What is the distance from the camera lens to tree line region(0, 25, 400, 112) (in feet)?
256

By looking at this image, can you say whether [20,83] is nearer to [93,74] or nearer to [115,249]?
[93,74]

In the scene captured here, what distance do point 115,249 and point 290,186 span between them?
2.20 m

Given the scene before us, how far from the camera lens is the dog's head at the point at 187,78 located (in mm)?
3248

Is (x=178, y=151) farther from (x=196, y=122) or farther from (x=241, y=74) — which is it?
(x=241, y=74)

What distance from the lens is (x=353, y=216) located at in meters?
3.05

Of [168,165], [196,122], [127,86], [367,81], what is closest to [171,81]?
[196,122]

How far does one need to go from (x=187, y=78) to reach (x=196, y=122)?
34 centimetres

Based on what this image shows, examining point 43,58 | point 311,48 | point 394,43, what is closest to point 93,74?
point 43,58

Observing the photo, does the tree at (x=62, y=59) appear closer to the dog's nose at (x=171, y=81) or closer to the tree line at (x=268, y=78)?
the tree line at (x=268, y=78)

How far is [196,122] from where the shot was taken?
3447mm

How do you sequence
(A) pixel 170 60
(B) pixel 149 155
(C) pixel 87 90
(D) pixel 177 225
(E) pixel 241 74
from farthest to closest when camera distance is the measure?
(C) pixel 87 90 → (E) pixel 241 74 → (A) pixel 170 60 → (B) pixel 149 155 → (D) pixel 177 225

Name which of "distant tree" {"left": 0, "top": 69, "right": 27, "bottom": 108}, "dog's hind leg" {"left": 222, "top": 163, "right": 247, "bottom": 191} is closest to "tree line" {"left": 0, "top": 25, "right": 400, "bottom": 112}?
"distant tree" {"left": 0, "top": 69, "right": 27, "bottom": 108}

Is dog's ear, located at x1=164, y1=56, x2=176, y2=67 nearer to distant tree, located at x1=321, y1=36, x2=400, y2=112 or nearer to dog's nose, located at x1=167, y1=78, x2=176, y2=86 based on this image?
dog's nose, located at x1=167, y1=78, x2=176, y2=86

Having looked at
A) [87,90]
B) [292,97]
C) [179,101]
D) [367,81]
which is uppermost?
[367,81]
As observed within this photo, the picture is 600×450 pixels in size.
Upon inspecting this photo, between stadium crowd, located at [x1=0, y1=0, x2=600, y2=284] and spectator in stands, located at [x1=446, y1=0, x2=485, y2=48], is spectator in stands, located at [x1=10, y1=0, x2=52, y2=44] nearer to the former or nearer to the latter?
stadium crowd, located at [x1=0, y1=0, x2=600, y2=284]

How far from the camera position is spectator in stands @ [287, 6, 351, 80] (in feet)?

● WHAT NEEDS TO BE DONE: Update the material, starting at the line that has "Based on what" and stopping after the line that has "(C) pixel 87 90 →". Replace "sequence" with "order" and leave everything else the same.

● THE SOLUTION:
Based on what this image shows, examining point 43,58 | point 311,48 | point 394,43, what is closest to point 93,74?
point 43,58

Observing the photo, does the tree at (x=62, y=59) appear closer to the dog's nose at (x=171, y=81) or closer to the tree line at (x=268, y=78)?
the tree line at (x=268, y=78)

How far is [196,122] from where the shot was taken?
3447mm

How do you order
(A) pixel 170 60
(B) pixel 149 155
(C) pixel 87 90
(D) pixel 177 225
(E) pixel 241 74
from farthest to closest when camera distance is the measure?
(C) pixel 87 90 → (E) pixel 241 74 → (A) pixel 170 60 → (B) pixel 149 155 → (D) pixel 177 225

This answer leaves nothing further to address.